=== About this task ===
This exercise calls for all the entries that follow to be set down exactly, without their images.

** Opening Data provided block **

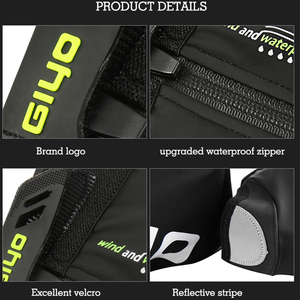 Image 4 - Waterproof Windproof Fleece Warm Cycling Lock Shoe Covers Reflective Bicycle Overshoes Winter Road Bike Shoes Cover Protector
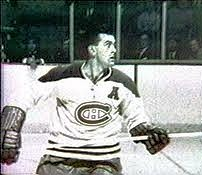 Maurice richard 3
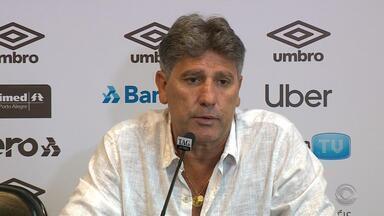 Em coletiva, Renato agradece após cirurgia e comenta novidades do Grêmio para 2019 - Assista ao vídeo.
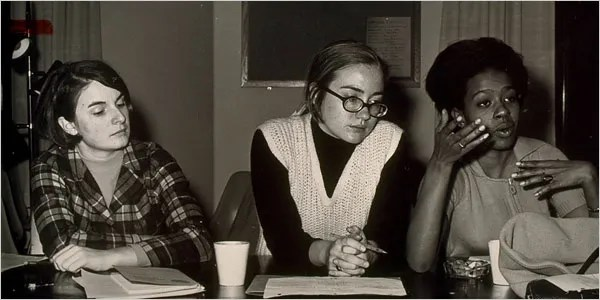 Hillary Clinton at Wellesley College | Credit : Corbis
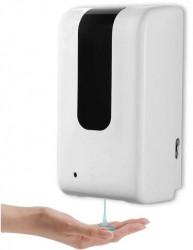 Automatic Hand Sanitiser / Soap Dispenser - 1.2 Litre Capacity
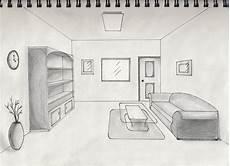 one point perspective interior by timluv on deviantart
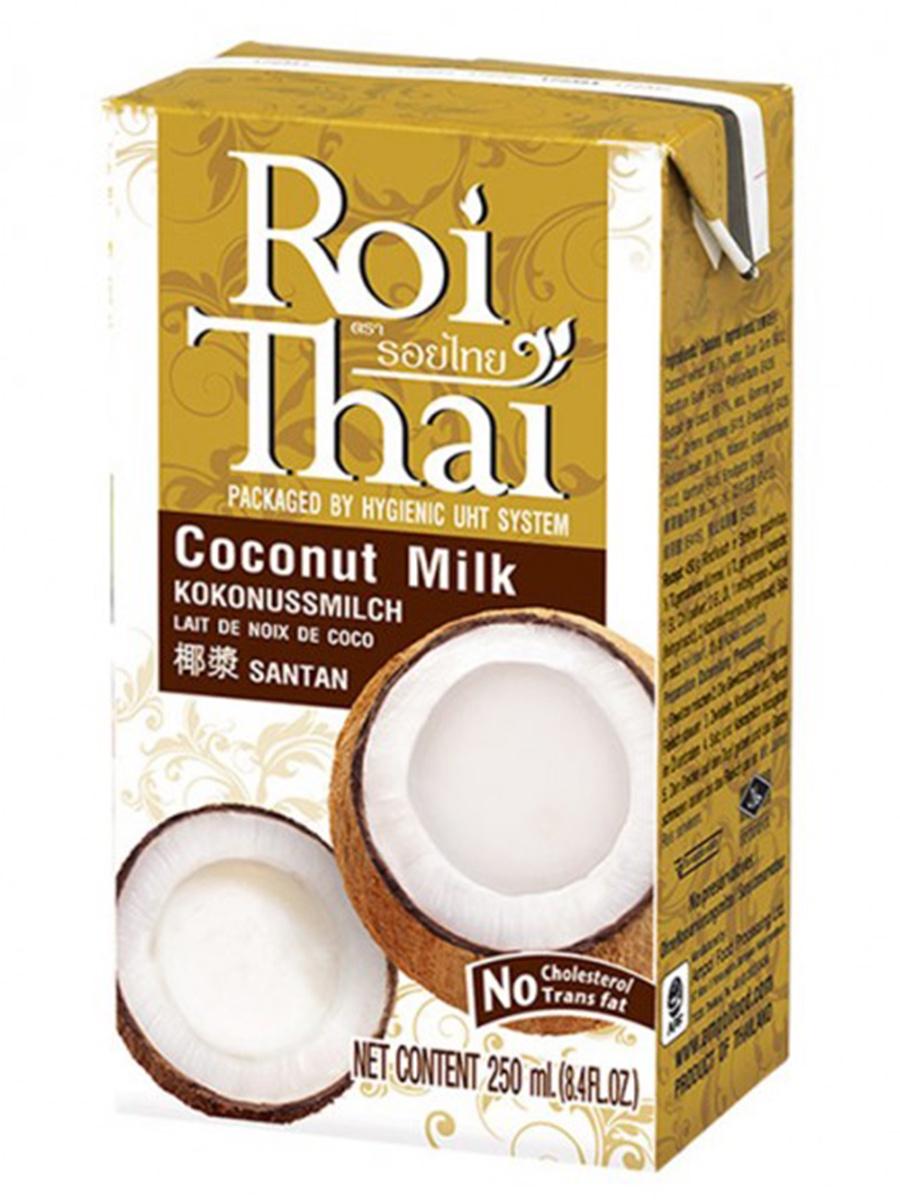 Кокосовое молоко Roi Tai 250 мл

** Closing Data provided block **

=== Solution to the exercise ===
 Image 4 - Waterproof Windproof Fleece Warm Cycling Lock Shoe Covers Reflective Bicycle Overshoes Winter Road Bike Shoes Cover Protector
 Maurice richard 3
 Em coletiva, Renato agradece após cirurgia e comenta novidades do Grêmio para 2019 - Assista ao vídeo.
 Hillary Clinton at Wellesley College | Credit : Corbis
 Automatic Hand Sanitiser / Soap Dispenser - 1.2 Litre Capacity
 one point perspective interior by timluv on deviantart
 Кокосовое молоко Roi Tai 250 мл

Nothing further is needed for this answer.